Dona Rosa, the proprietress of the inn, lowered her eyes and busied herself with her knitting. She pretended to have lost a stitch so she wouldn't have to answer the challenge of the big city guest.
A well-dressed man sitting by the window joined the conversation. "Madam, last night, around midnight, someone came to the door to rent a room, but I thought you said there was no vacancy. Isn't that true?"
Irritated, Rosa stood up to face her inquisitor. "It is not true! This is a respectable inn. Almost a two star hotel. We don't just accept anybody on these premises."
A rough voice broke the ensuing awkward silence. "I am the boss here!" shouted a colonel in the full uniform of the Cavalry of Death.
"Would you believe it, just when I was relaxing with a bottle of wine, here comes this polite report of another land occupation by the homeless and birthing in places not approved by the law. Trespassers without valid permits from the responsible authorities!

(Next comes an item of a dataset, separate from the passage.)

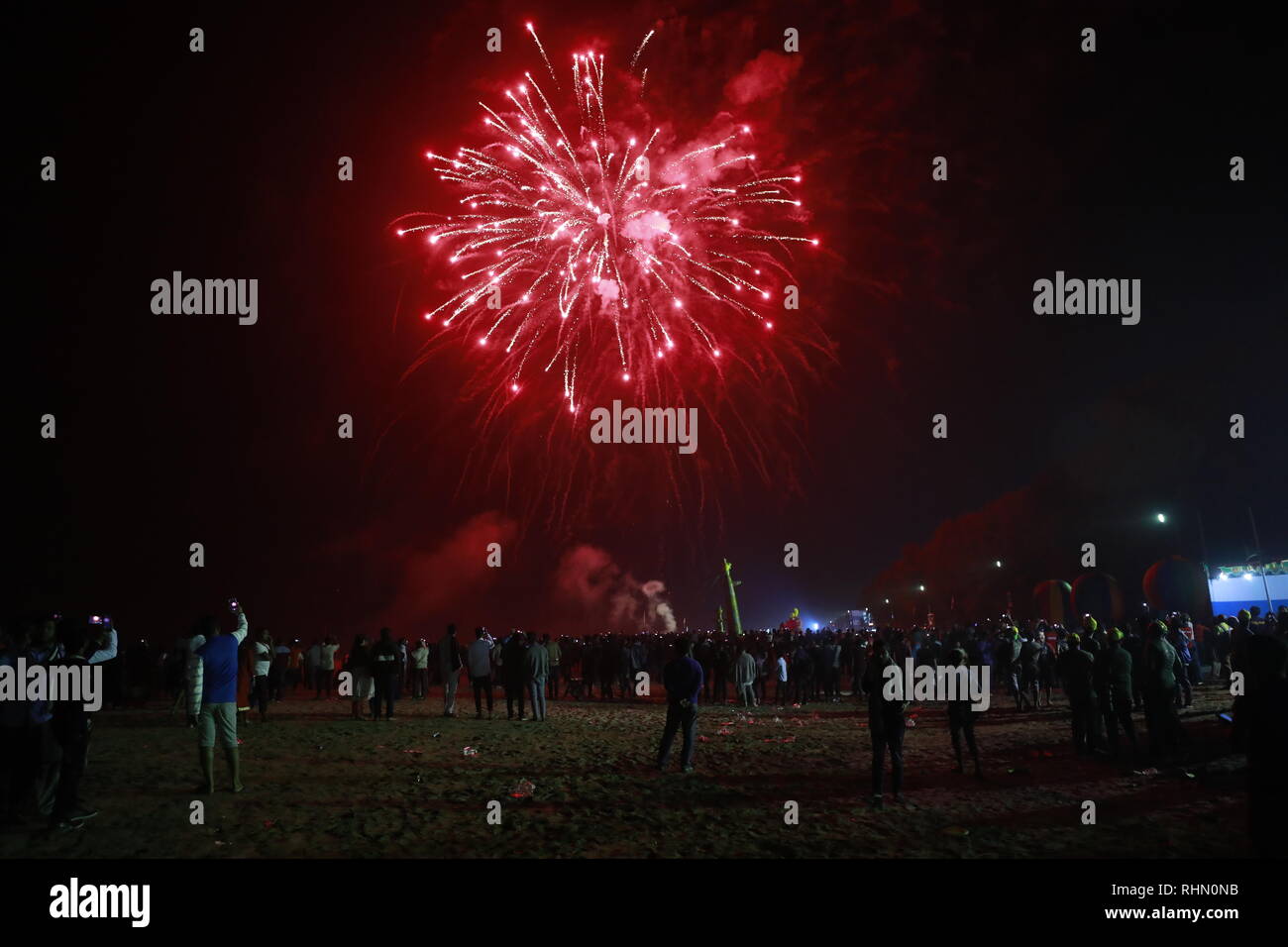 Cox's Bazar, Bangladesh - Febbraio 01, 2019: una jam-packed folla In Cox bazar spiaggia mare gode di uno spettacolo di fuochi d'artificio, come parte della nazionale di Kite Foto Stock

"I am the boss here!" he said again while he pounded his chest with the medals he had won for rounding up subversives.
Dona Rosa was not easily intimidated. "In this place," she reminded the colonel, "I have the last word. As for you, why don't you give the order to slaughter the innocents? What are you waiting for?"
"Well now," said the colonel, "not a bad idea. But I'm on holidays now and the best I can do is to charge these landless peasants with disturbing the peace and national security and get them evicted."
"What do you think," the gentleman at the window asked the engineer, "the poor just wandering in here disturbing our well-deserved peace?"
"Don't ask me any political questions," the engineer countered. "Why don't you check with an economist. The bottom line is: who will pay for the housing, health and welfare of these non-functional citizens?"
So the gentleman got his cell phone out and made a long distance call to his friends down east who had always shown great interest in eradicating poverty.
In the meantime, out in the fields, under bridges and in culverts, there lived the unemployed and underemployed who were informed by messengers of the good news of a child born in the abandoned shed.
They gathered some blankets, some rice and beans, a few tortillas and a bit of goat cheese and hastened through the night to be with the young mother.
By the time the colonel came with his troops there was such a joyous celebration among the outcasts that even the soldiers began to believe in peace on earth.